* [EXERCISE]: Carry on the mailing-list thread about zeroing newly added DPDK memory, picking up after its final sentence.

* [PAGE TEXT]:
▬▬▬▬▬▬

Re: [PATCH] eal: zero out new added memory

2022-08-29 Thread lic121
On Mon, Aug 29, 2022 at 03:49:25PM +0300, Dmitry Kozlyuk wrote:
> 2022-08-29 14:37 (UTC+0200), Morten Brørup:
> > > From: David Marchand [mailto:david.march...@redhat.com]
> > > Sent: Monday, 29 August 2022 13.58
> > >
> > > > > > > On Sat, Aug 27, 2022 at 12:57:50PM +0300, Dmitry Kozlyuk wrote:  
> > > > > > > > The kernel ensures that the newly mapped memory is zeroed,
> > > > > > > > and DPDK ensures that files in hugetlbfs are not re-mapped.  
> > 
> > David, are you suggesting that this invariant - guaranteeing that DPDK 
> > memory is zeroed - was violated by SELinux in the SELinux/container issue 
> > you were tracking?

▬▬▬▬▬▬

* [DATA EXCERPT]:
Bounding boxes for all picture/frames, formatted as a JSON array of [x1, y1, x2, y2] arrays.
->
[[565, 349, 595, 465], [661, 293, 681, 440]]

▬▬▬▬▬▬

* [RESPONSE FOR THIS EXERCISE]:
> > 
> > If so, the method to ensure the invariant is faulty for SELinux. Assuming 
> > DPDK supports SELinux, this bug should be fixed.
> 
> +1, I'd like to know more about that case.
> 
> EAL checks the unlink() result, so if it fails, the allocation should fail
> and the invariant should not be broken.
> Code from 20.11.5:
> 
>   if (rte_eal_process_type() == RTE_PROC_PRIMARY &&
>   unlink(path) == -1 &&
>   errno != ENOENT) {
>   RTE_LOG(DEBUG, EAL, "%s(): could not remove '%s': %s\n",
>   __func__, path, strerror(errno));
>   return -1;
>   }
> 
> Can SELinux restriction result in errno == ENOENT?
> I'd expect EPERM/EACCESS.

Thanks for your info, the selinux is disabled on my server. Also I
checked that the selinux fix is already in my dpdk. Could any other
settings may cause dirty memory? If you can think of any thing related,
I can have a try.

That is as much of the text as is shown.